### Problem to work on
Recast the data from the line containing "What distance from the viewer" down to the line containing "9 centimetres" as a two-column CSV with the header text,answer. Put each text and its answer on one row, quote every field, and replace any line breaks with spaces.

Records from a spatial question set:
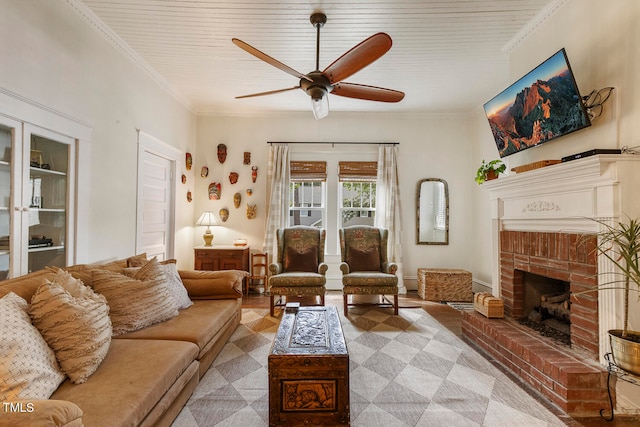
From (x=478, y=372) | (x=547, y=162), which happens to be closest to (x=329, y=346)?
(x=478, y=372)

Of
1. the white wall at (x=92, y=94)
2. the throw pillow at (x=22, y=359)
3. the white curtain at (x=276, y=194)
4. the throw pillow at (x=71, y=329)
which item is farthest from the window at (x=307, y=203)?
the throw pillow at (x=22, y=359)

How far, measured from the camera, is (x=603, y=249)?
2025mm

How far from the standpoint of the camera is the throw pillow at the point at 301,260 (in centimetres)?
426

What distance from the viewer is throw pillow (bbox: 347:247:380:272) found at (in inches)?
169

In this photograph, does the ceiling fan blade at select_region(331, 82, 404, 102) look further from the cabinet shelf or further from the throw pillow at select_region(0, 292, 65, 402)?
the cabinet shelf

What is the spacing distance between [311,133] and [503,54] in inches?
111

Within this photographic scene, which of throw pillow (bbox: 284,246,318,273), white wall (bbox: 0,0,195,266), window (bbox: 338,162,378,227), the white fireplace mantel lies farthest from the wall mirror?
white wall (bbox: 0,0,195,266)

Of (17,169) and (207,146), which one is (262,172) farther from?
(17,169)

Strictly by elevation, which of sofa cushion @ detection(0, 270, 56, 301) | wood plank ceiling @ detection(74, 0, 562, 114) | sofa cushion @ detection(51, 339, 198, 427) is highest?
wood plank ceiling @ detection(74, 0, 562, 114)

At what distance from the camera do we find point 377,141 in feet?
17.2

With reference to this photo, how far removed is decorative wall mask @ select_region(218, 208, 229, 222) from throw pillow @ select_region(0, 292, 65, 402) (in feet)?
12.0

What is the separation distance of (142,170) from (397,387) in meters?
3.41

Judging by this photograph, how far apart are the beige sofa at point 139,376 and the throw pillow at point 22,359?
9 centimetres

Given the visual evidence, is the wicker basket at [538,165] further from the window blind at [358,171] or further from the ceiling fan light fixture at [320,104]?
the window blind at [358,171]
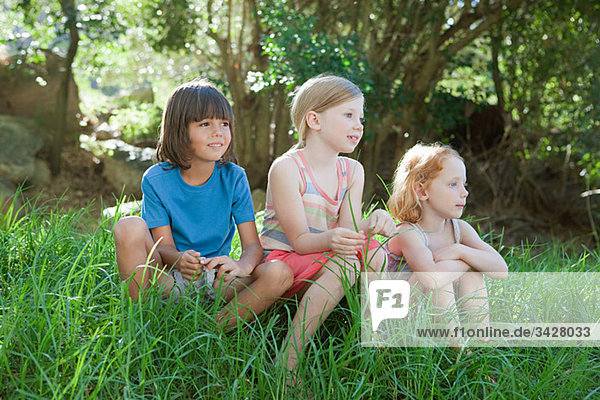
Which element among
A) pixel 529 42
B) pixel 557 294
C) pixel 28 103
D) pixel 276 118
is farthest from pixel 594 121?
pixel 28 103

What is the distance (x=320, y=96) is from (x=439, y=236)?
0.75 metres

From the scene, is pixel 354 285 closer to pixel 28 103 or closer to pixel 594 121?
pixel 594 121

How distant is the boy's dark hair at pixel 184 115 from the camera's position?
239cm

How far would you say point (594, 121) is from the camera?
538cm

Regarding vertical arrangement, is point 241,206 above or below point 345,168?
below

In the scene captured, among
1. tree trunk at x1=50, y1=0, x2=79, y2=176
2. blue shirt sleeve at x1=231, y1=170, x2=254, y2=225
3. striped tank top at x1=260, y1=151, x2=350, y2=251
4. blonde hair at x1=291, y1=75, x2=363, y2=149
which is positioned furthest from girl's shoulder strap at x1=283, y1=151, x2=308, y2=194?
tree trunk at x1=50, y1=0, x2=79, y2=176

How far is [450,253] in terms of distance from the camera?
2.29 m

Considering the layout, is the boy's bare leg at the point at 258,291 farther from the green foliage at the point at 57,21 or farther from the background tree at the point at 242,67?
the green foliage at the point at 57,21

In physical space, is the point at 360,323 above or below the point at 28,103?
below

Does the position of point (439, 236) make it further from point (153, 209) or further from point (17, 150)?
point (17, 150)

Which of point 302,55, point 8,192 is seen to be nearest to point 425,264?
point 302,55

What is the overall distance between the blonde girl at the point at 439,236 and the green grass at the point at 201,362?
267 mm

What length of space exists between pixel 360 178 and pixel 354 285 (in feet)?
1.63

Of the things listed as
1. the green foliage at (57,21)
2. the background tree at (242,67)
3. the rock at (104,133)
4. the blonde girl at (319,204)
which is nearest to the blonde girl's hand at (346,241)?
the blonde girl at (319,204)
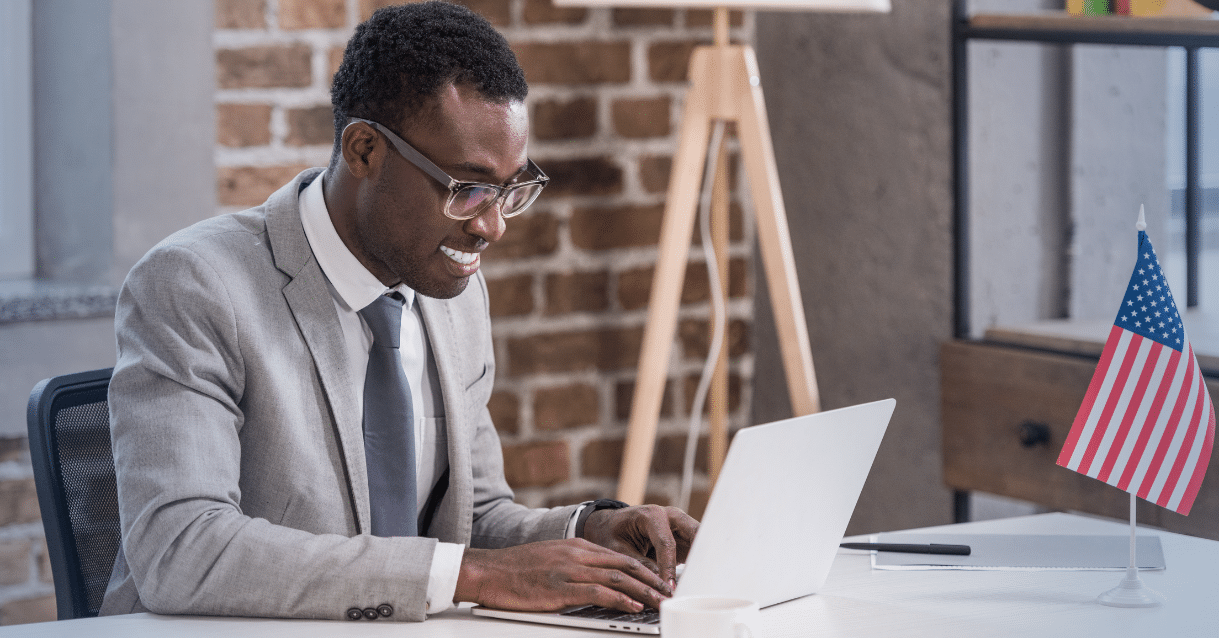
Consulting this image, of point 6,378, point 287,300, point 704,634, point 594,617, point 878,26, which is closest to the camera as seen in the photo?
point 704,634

### Complete response
text,answer
"What distance from the viewer is throw pillow (bbox: 347:247:380:272) found at (in inches)?","169"
"In this photograph, does the ceiling fan blade at select_region(331, 82, 404, 102) look further from the cabinet shelf or further from the throw pillow at select_region(0, 292, 65, 402)?","the cabinet shelf"
"What is the spacing distance between [311,133] and [503,54] in inches?","111"
"Within this photographic scene, which of throw pillow (bbox: 284,246,318,273), white wall (bbox: 0,0,195,266), window (bbox: 338,162,378,227), the white fireplace mantel lies farthest from the wall mirror?","white wall (bbox: 0,0,195,266)"
"Of (17,169) and (207,146), which one is (262,172) farther from?","(17,169)"
"Strictly by elevation, which of sofa cushion @ detection(0, 270, 56, 301) | wood plank ceiling @ detection(74, 0, 562, 114) | sofa cushion @ detection(51, 339, 198, 427) is highest?","wood plank ceiling @ detection(74, 0, 562, 114)"
"At what distance from the camera do we find point 377,141 in feet?","17.2"
"With reference to this photo, how far removed is decorative wall mask @ select_region(218, 208, 229, 222) from throw pillow @ select_region(0, 292, 65, 402) (in feet)?","12.0"
"What is the separation distance of (142,170) from (397,387) in meters?","3.41"
"Judging by this photograph, how far apart are the beige sofa at point 139,376 and the throw pillow at point 22,359?","9 centimetres"